DATASET:
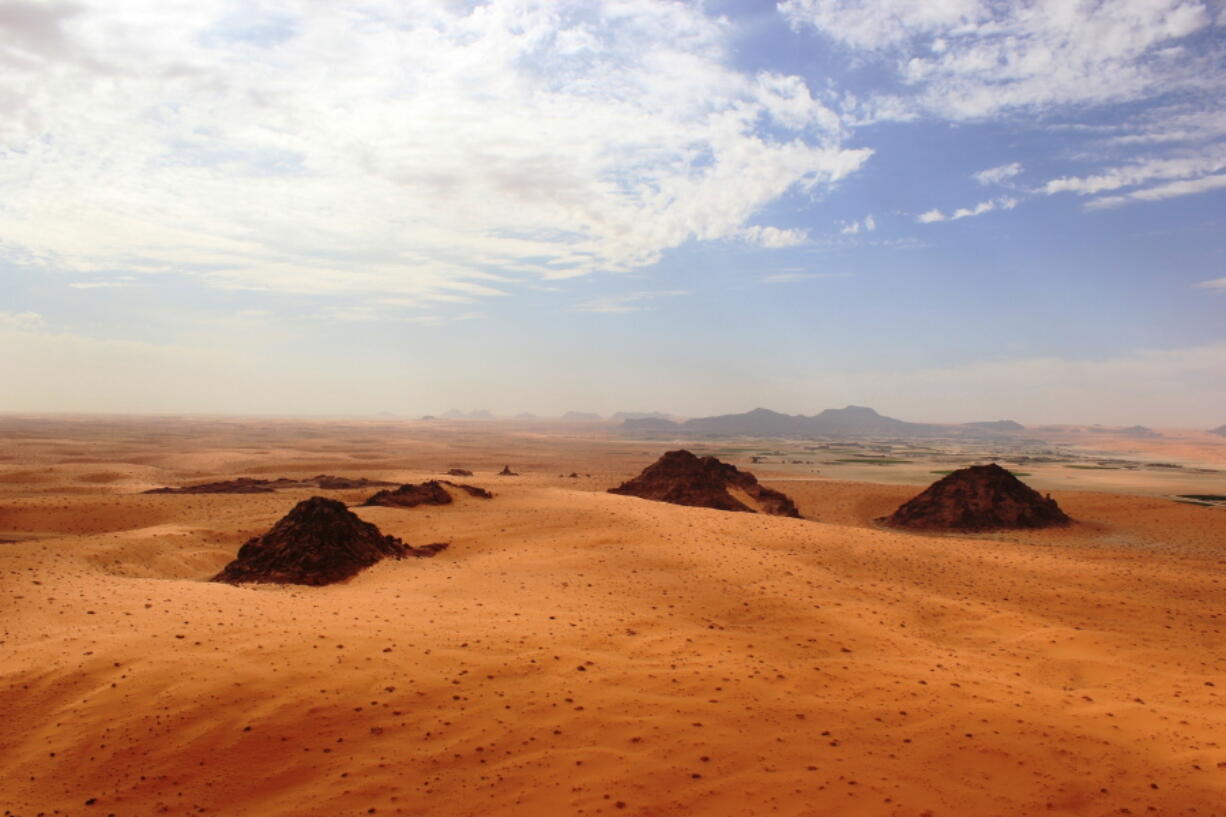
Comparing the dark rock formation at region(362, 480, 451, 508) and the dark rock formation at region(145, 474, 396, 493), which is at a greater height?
the dark rock formation at region(362, 480, 451, 508)

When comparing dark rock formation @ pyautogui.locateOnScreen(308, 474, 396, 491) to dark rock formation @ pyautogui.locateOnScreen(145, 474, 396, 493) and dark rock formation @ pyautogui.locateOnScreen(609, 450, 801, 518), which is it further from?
dark rock formation @ pyautogui.locateOnScreen(609, 450, 801, 518)

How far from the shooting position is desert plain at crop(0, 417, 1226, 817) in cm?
638

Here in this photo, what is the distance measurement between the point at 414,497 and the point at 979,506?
27.7 meters

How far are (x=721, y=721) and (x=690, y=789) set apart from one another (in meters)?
1.41

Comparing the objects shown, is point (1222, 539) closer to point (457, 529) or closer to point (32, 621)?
point (457, 529)

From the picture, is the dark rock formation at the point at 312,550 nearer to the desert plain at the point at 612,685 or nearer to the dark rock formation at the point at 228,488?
the desert plain at the point at 612,685

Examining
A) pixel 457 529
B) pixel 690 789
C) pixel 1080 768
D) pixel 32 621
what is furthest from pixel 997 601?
pixel 32 621

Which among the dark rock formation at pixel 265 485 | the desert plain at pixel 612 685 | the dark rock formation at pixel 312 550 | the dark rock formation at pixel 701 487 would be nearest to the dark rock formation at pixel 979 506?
the dark rock formation at pixel 701 487

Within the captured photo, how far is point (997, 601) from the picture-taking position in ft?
49.6

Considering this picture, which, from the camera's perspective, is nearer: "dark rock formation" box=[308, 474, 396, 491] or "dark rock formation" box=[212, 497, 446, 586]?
"dark rock formation" box=[212, 497, 446, 586]

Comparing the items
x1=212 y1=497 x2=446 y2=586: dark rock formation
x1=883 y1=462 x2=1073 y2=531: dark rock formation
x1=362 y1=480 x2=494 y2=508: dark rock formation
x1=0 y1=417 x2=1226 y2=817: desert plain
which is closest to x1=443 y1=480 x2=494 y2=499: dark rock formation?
x1=362 y1=480 x2=494 y2=508: dark rock formation

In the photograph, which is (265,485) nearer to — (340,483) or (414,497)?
(340,483)

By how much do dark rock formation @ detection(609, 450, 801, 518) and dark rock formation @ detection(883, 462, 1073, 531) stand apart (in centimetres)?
637

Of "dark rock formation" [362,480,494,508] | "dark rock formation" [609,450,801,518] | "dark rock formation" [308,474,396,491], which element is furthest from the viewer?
"dark rock formation" [308,474,396,491]
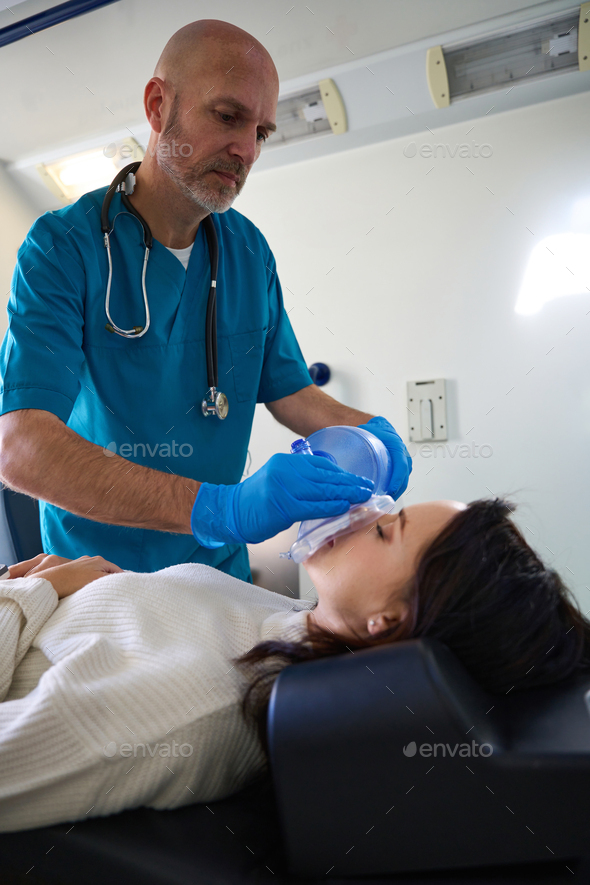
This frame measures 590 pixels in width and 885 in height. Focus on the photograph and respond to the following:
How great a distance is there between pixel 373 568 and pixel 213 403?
24.6 inches

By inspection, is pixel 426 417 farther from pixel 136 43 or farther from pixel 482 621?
pixel 136 43

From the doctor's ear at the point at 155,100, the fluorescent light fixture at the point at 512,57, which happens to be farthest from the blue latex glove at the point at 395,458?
the fluorescent light fixture at the point at 512,57

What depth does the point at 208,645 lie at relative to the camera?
33.2 inches

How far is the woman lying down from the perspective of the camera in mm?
680

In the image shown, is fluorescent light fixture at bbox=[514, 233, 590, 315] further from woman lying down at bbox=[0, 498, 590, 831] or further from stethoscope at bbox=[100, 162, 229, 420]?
woman lying down at bbox=[0, 498, 590, 831]

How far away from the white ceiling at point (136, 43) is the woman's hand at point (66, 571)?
181 centimetres

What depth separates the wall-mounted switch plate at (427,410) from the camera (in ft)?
6.89

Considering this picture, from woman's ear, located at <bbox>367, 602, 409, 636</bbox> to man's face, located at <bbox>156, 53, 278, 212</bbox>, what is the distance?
3.19 feet

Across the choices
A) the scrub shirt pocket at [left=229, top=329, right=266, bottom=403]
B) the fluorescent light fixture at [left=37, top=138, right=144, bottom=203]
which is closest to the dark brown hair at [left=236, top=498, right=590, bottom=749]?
the scrub shirt pocket at [left=229, top=329, right=266, bottom=403]

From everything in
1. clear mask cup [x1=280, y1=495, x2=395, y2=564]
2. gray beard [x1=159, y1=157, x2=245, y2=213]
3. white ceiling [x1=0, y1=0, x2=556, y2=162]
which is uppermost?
white ceiling [x1=0, y1=0, x2=556, y2=162]

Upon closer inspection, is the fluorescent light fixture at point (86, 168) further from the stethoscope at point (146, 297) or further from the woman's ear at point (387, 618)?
the woman's ear at point (387, 618)

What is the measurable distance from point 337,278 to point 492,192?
0.64m

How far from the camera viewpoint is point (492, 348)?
2033mm

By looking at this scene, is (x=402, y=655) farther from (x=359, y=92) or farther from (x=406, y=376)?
(x=359, y=92)
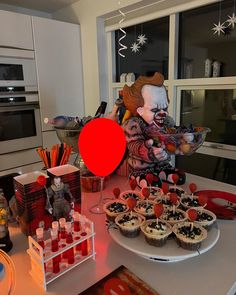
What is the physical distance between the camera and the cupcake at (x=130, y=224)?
2.06ft

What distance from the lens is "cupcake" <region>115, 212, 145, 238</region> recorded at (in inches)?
24.8

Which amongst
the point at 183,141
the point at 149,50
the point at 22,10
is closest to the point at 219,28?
the point at 149,50

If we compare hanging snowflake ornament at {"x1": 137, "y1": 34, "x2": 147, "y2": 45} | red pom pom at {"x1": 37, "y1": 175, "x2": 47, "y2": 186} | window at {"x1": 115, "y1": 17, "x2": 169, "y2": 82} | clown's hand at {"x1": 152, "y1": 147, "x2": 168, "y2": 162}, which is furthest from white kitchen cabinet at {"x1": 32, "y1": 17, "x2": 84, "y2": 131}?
red pom pom at {"x1": 37, "y1": 175, "x2": 47, "y2": 186}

WHAT TO WORK ON: Rewrite everything from the start of the records down to the line containing "27.7 meters", changing "shooting position" to "camera position" and keeping the rest the same. Leave the pictures out of your answer.

SOLUTION TO THE PROBLEM:
Comparing the dark rock formation at region(362, 480, 451, 508) and the dark rock formation at region(145, 474, 396, 493), which is at a greater height?
the dark rock formation at region(362, 480, 451, 508)

When comparing dark rock formation @ pyautogui.locateOnScreen(308, 474, 396, 491) to dark rock formation @ pyautogui.locateOnScreen(145, 474, 396, 493) and dark rock formation @ pyautogui.locateOnScreen(609, 450, 801, 518), which is it further from?
dark rock formation @ pyautogui.locateOnScreen(609, 450, 801, 518)

How far from the camera position is desert plain at crop(0, 417, 1226, 817) in cm?
638

Here in this photo, what is the distance measurement between the point at 414,497 and the point at 979,506?
27.7 meters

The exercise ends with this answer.